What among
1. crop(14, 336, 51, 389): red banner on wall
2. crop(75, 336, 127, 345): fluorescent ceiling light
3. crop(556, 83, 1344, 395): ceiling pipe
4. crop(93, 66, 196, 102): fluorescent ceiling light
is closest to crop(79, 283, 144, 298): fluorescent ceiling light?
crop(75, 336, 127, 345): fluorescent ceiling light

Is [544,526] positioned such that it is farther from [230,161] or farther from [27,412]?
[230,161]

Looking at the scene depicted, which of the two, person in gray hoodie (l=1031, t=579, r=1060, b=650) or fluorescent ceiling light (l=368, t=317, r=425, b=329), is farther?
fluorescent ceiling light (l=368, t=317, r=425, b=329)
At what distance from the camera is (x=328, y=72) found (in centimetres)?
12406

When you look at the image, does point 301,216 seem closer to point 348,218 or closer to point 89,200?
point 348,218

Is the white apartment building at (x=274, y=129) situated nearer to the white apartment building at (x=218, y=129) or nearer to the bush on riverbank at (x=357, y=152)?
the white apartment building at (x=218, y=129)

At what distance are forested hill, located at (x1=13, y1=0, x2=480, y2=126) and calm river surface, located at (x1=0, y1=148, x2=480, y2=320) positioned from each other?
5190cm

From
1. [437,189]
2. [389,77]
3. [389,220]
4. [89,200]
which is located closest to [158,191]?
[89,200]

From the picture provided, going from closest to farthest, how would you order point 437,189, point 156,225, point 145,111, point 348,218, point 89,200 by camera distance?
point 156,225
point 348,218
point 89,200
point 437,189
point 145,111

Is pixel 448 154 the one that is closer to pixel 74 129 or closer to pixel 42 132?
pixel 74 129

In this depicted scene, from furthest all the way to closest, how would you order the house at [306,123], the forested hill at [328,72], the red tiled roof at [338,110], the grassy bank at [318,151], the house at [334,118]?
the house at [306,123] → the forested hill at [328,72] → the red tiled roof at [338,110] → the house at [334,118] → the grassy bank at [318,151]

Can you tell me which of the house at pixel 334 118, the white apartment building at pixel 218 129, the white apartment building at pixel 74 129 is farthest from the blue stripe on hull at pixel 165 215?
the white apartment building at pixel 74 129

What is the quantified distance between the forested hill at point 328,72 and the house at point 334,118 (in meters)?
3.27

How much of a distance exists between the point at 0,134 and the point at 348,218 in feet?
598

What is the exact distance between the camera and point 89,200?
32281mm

# # # #

What to do:
Output the entries between the line containing "At what distance are" and the line containing "the house at [306,123] →", inclusive, copying each line exactly.

Response:
At what distance are forested hill, located at (x1=13, y1=0, x2=480, y2=126) and calm river surface, located at (x1=0, y1=148, x2=480, y2=320) positioned from each other?
5190cm

From
1. [437,189]
2. [389,77]
3. [389,220]
4. [89,200]
which is located closest to [158,191]?
[89,200]

From the picture provided, going from closest to farthest, how would you order point 437,189, point 156,225, point 145,111, point 348,218, point 89,200 by camera distance?
point 156,225
point 348,218
point 89,200
point 437,189
point 145,111

Is pixel 448 154 the one that is closer to pixel 74 129 or closer to pixel 42 132?
pixel 74 129

In this depicted scene, from furthest all the way to closest, how would you order the house at [306,123], the forested hill at [328,72], the red tiled roof at [338,110], the grassy bank at [318,151], the house at [334,118]?
the house at [306,123] → the forested hill at [328,72] → the red tiled roof at [338,110] → the house at [334,118] → the grassy bank at [318,151]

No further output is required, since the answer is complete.